For the film-savvy viewer, there’s even a reference in the film to American Gigolo in the form of a dressing montage at the beginning. While the film focuses on narcissism and sexual betrayal, it’s surprising to find that it was filmed on the conservative Isle of Man, who have traditionally had very conservative views on homosexuality (“the irony was pointed out to me…”).
Schrader admits that as much as he enjoys filming in the UK, he would rather be filming in the US and is candid when explaining the reasons behind his decision. “The Isle of Man gives you 25 per cent of your budget if you shoot 50 per cent of your film there. Now I’ve heard that Taiwan has a programme they’re working on where they’re gonna offer 30 or 33 per cent of your budget if you shoot in Taiwan. So you go where that kind of financing is…”
Getting the finance in place has been the biggest hindrance for Schrader. “If you’re originating a project and it is off-kilter and not automatically in a certain kind of genre, it’s going to take a while and you’re going to have to scrounge the planet like an scavenger dog looking for the scraps of international funding which fall off from somebody else’s table, and it takes a while,” he sighs. “The Walker was particularly frustrating because I did have it financed on a couple of occasions and it fell through.”
As The Walker is set in the current day, Schrader had to constantly rewrite the script each time it was refinanced.

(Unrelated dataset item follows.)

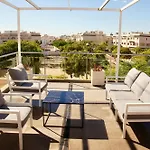Luxury Apt With Seaview Roof Near The Beach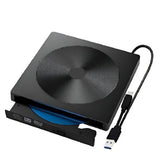 Pop-Up Mobile External USB 3.0 & USB-C External CD/DVD-RW Drive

Politics takes a central role in the film and there are even the notorious torture images of Abu Ghraib painted by Carter’s boyfriend, Emek Yoglu (Moritz Bleibtreu). To many, this would appear to be Schrader’s protest against the Iraq war. “When I first wrote it, Clinton was in office, and it got more and more political as the current squad of gangsters tightened their control over the Washington system.”
After directing the Exorcist Prequel and being unceremoniously sacked from the project, Schrader thought he might never work again. “I ended up doing that whole debacle with the Exorcist just because I had been offered the film straight after The Walker fell through,” he says. “I jumped into that project as a sort of therapy, but it turned out to be therapy of the wrong sort.”
Since then, he has had two films financed, back-to-back. His next film, Adam Resurrected, stars Jeff Goldblum as a clown spared from death in a Nazi concentration camp so he can entertain the inmates – another venture into the dark side, then.
But is the ‘lonely man’ series really finished? Will there be no more Travis Bickle/Julian Kaye/John LeTour/Carter Page? Is there no more alienation we can squeeze out of Schrader? “As actors get older, you can’t have them running around with guns. I suppose if I had to do it again and he was 60, he’d probably drive an elevator – ‘I take ‘em up, I take ‘em down’,” he laughs. “I’d have a hard time financing that one!”